Mission Control T+0hrs (Oct 30, 1975, 9:36)

We landed on the surface of a salt lake. The dry heat of the desert sucked the breath out of me.

Cannonball took off his helmet and was looking at me swearing quietly. Eventually, he calmed down and told me that we had been transferred an hour into the future. I was vaguely pleased that I was now a bona fide time traveler, but he said that everyone would eventually make to this point and it was not all that special.

I asked him what the point of traveling an hour into the future was, and he said, “Small steps, son. Small steps.”

He told me that we would be returned to Mission Control in an hour and we then walked back to where he had parked his plane. We sat in the shade of a wing. He explained that the couple of seconds he had disappeared in the time gate amounted to about an hour out here in the desert, because of the temporal velocity we had been given to travel. 

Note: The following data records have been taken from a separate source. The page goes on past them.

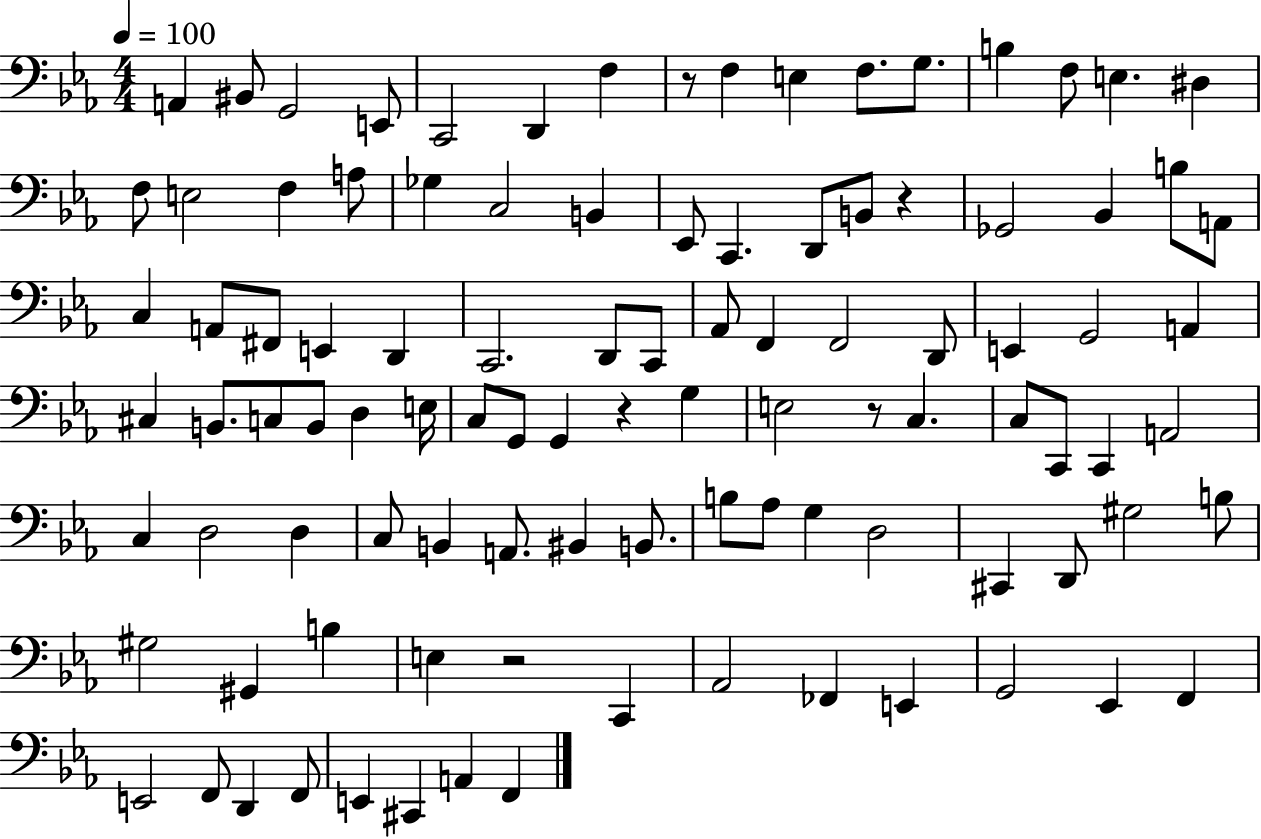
{
  \clef bass
  \numericTimeSignature
  \time 4/4
  \key ees \major
  \tempo 4 = 100
  a,4 bis,8 g,2 e,8 | c,2 d,4 f4 | r8 f4 e4 f8. g8. | b4 f8 e4. dis4 | \break f8 e2 f4 a8 | ges4 c2 b,4 | ees,8 c,4. d,8 b,8 r4 | ges,2 bes,4 b8 a,8 | \break c4 a,8 fis,8 e,4 d,4 | c,2. d,8 c,8 | aes,8 f,4 f,2 d,8 | e,4 g,2 a,4 | \break cis4 b,8. c8 b,8 d4 e16 | c8 g,8 g,4 r4 g4 | e2 r8 c4. | c8 c,8 c,4 a,2 | \break c4 d2 d4 | c8 b,4 a,8. bis,4 b,8. | b8 aes8 g4 d2 | cis,4 d,8 gis2 b8 | \break gis2 gis,4 b4 | e4 r2 c,4 | aes,2 fes,4 e,4 | g,2 ees,4 f,4 | \break e,2 f,8 d,4 f,8 | e,4 cis,4 a,4 f,4 | \bar "|."
}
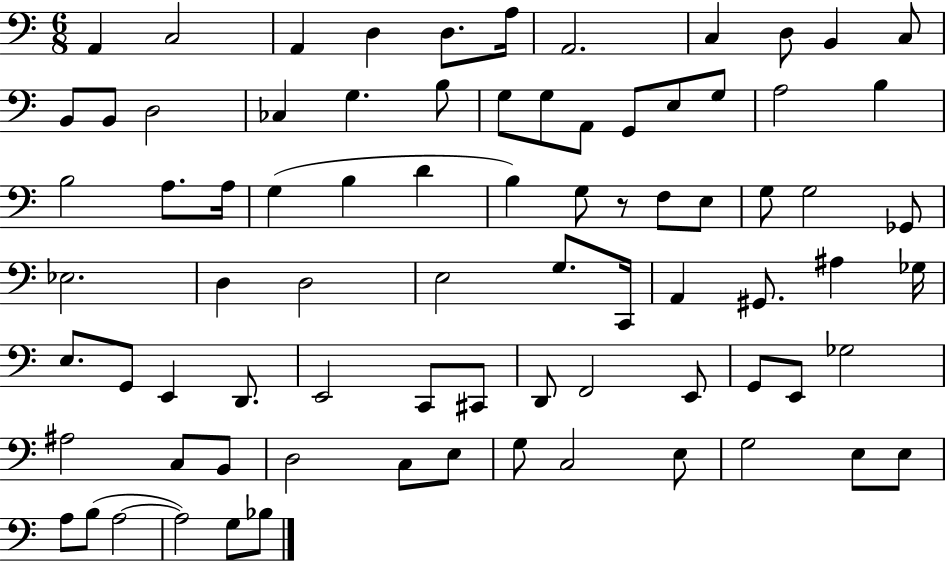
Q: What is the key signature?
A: C major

He made me look at the device, which he called an artifact. Initially, the artifact was dead. He swore softly and banged it against the airplane, and the lights came on. He gave me a quick lesson about the controls. He explained that it was used to provide a point at which temporal velocity could be applied or withdrawn, but also served as a communications device. Then we sat back and waited to be recovered, talking about life in the town, and the other bases I had seen. After about 40 minutes both our artifacts buzzed.

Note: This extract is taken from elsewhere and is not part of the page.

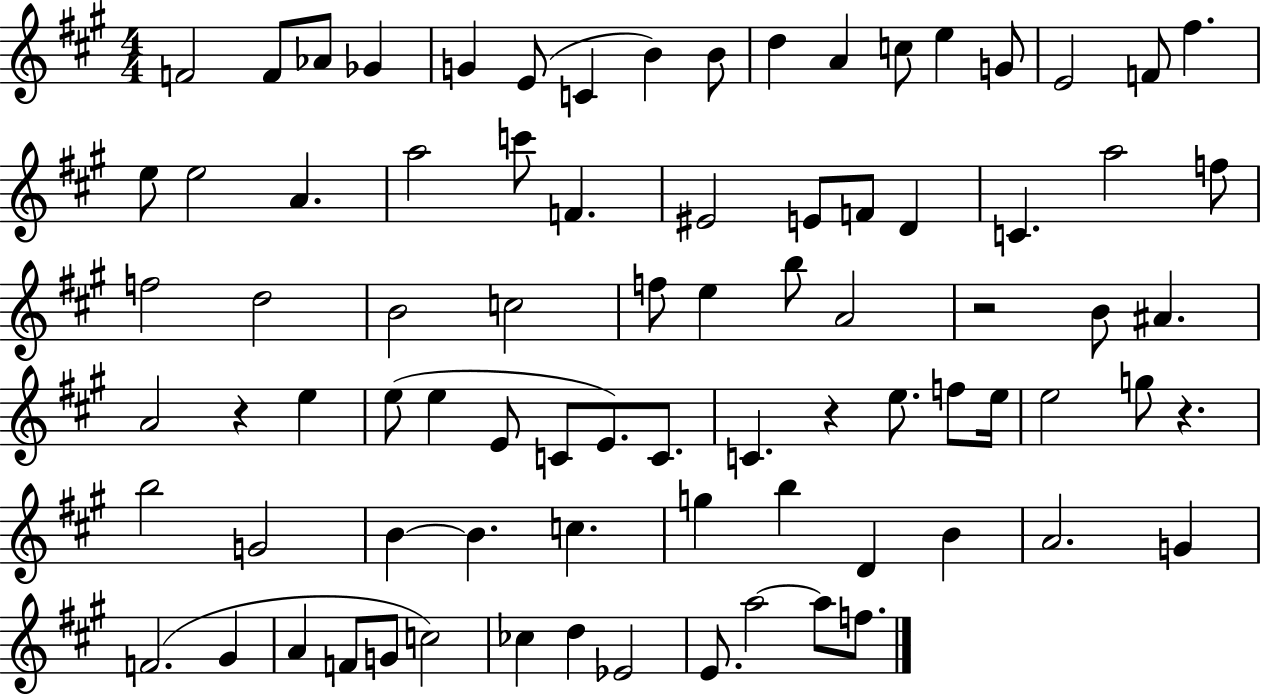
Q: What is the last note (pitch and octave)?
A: F5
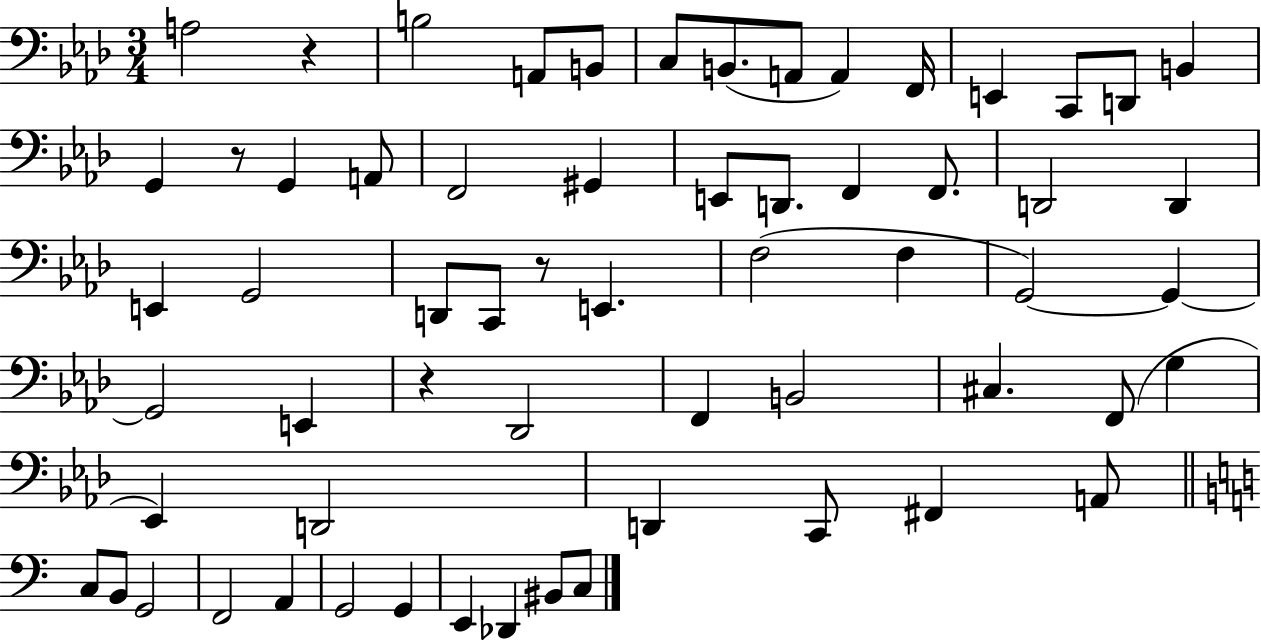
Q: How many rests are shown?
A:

“Meet you back in the past,” he said. But we never did. He disappeared, but my artifact didn’t work. It was dead again. I tried banging it against the plane, but the lights did not come back on.

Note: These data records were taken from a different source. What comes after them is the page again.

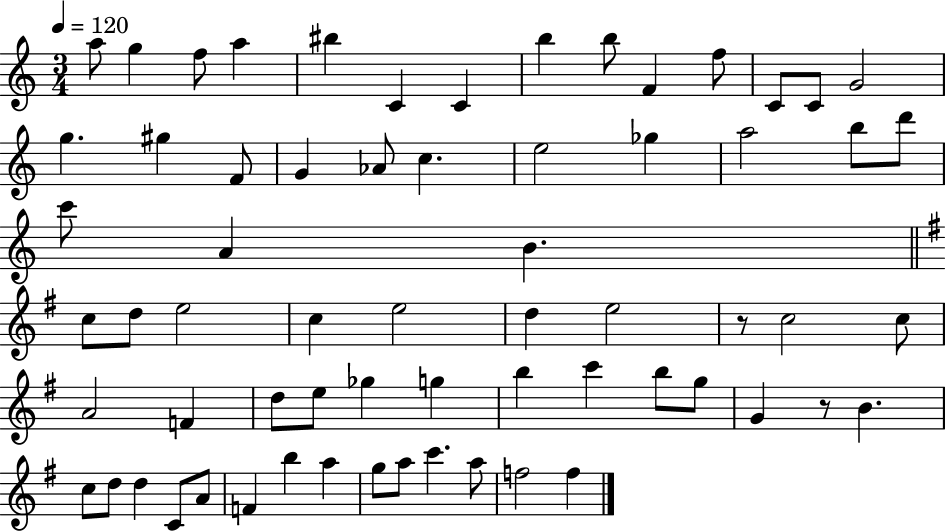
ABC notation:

X:1
T:Untitled
M:3/4
L:1/4
K:C
a/2 g f/2 a ^b C C b b/2 F f/2 C/2 C/2 G2 g ^g F/2 G _A/2 c e2 _g a2 b/2 d'/2 c'/2 A B c/2 d/2 e2 c e2 d e2 z/2 c2 c/2 A2 F d/2 e/2 _g g b c' b/2 g/2 G z/2 B c/2 d/2 d C/2 A/2 F b a g/2 a/2 c' a/2 f2 f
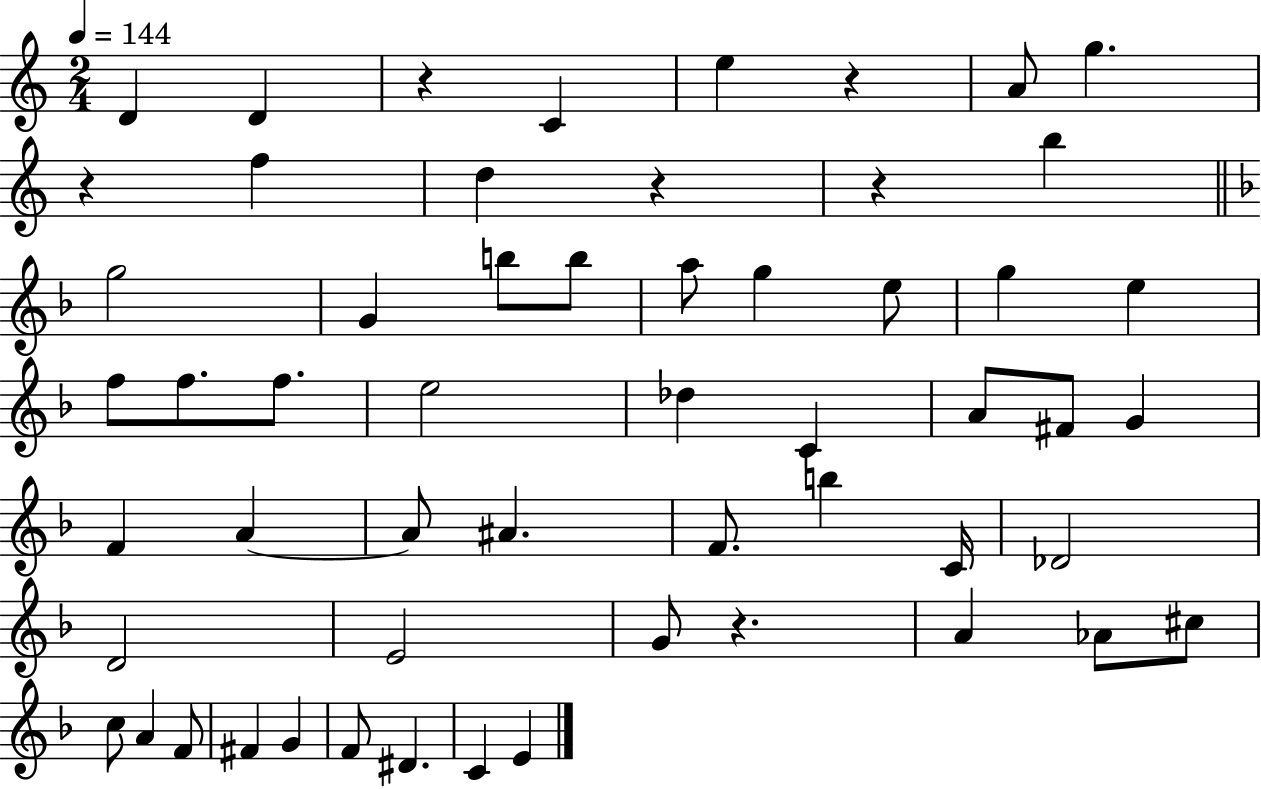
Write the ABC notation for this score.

X:1
T:Untitled
M:2/4
L:1/4
K:C
D D z C e z A/2 g z f d z z b g2 G b/2 b/2 a/2 g e/2 g e f/2 f/2 f/2 e2 _d C A/2 ^F/2 G F A A/2 ^A F/2 b C/4 _D2 D2 E2 G/2 z A _A/2 ^c/2 c/2 A F/2 ^F G F/2 ^D C E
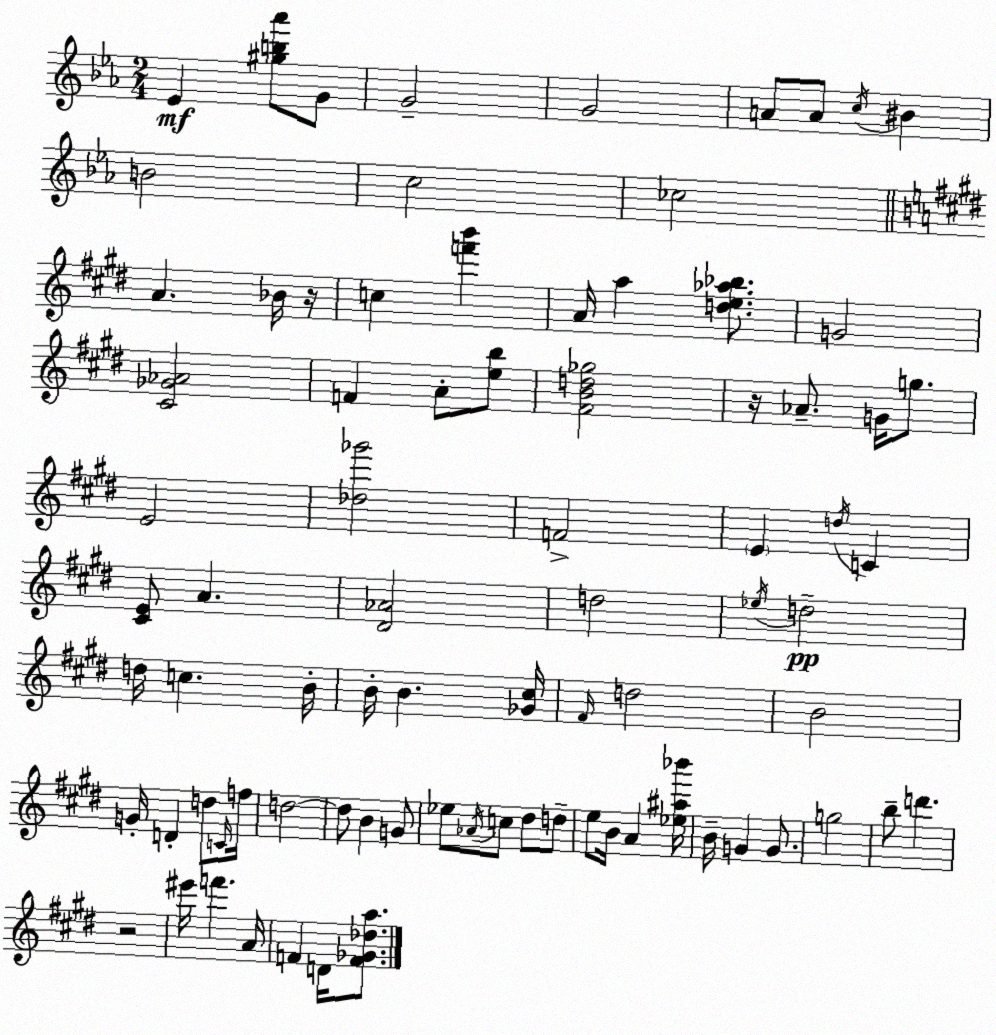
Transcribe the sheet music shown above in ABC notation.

X:1
T:Untitled
M:2/4
L:1/4
K:Cm
_E [^gb_a']/2 G/2 G2 G2 A/2 A/2 c/4 ^B B2 c2 _c2 A _B/4 z/4 c [f'b'] A/4 a [de_a_b]/2 G2 [^C_G_A]2 F A/2 [eb]/2 [^FBd_g]2 z/4 _A/2 G/4 g/2 E2 [_d_g']2 F2 E d/4 C [^CE]/2 A [^D_A]2 d2 _e/4 d2 d/4 c B/4 B/4 B [_G^c]/4 ^F/4 d2 B2 G/4 D d/2 C/4 f/4 d2 d/2 B G/2 _e/2 _A/4 c/2 ^d/2 d/2 e/2 B/4 A [_e^a_b']/4 B/4 G G/2 g2 b/2 d' z2 ^e'/4 f' A/4 F D/4 [F_G_da]/2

I sat in the heat a little longer, but the thrill of being in the future had worn off. In fact, everything seemed the same, so I started the long hike back home. 

I got lucky and hitched a ride on a jeep at the bottom of the facility.

The excitement of the next few days completely overtook my adventure in the desert. The town’s power supply failed catastrophically, creating mayhem in all of the facilities, and then news came of the fall of the Whitlam Government. For a while, there was talk of revolution and civil war

My adventure in time might not have happened at all, except I still had the artifact. They did not get in touch after all.

So, I went looking for them. I managed to cadge a lift out to the temporal site. There was nothing left to see. The site was gone. Just a couple of massive concrete slabs. There were no buildings. 

Everything was different.

My family remained in Woomera for another couple of months, before dad was transferred. I threw the artifact into a box full of unmade model airplanes and forgot about it for nearly four months. I dug it out when I started to prepare to go to university. The power had drained from the artifact.

It took a little while, but eventually, I worked out how to power it back up.

When it restarted, I received a stream of messages from Mission Control. I thought it was a joke at first. But then they gave me a code name, access to a bank account and told me I was on their books as an employee.

They gave me a couple of jobs to do. By that time, I was going to university in Canberra, living in a shared flat in one of the leafy suburbs with five other students. Money coming out of the past seemed almost too good to be true.

So, I did the jobs.

Mission Control asked for strange things, checking old newspapers for results of horse races and winning lottery ticket numbers. I sent them back. A day after I posted the information I experienced my first-time quake. A flash in the sky, and a rumble all around me. Things changed.

Each time a quake hit, things changed. Sometimes they were not noticeable for days. My lecturers started to shake their heads, I was studying modern politics at the time but, try as I might, and I just couldn’t get it right. I would make obvious errors like who was prime minister or president. Except they were not errors. Things were changing. So I switched to something more tangible and took up the study and then teaching medieval history. I stopped watching the news.

For the first ten years, I kept sending back the information they wanted. Well, that information I could collect. I could not get access to “advanced weapons research” and information about “relevant political information for the end of 1975” kept changing, sometimes catastrophically.

Mission Control kept in touch with specific messages, telling me that in that ten year period only three days had elapsed at Mission Control.

While their desire for information was insatiable and they could send me lots of messages, I could only send them tightly condensed replies.

But each time I posted information, I would get another time quake.

Some of the quakes changed things for the better. But just as often they would get worse.

Then one quake almost killed me. A building I was in disappeared. I only fell a couple of meters, but it was enough to put me in hospital.

I started to rethink the whole “sending information back to the past” idea.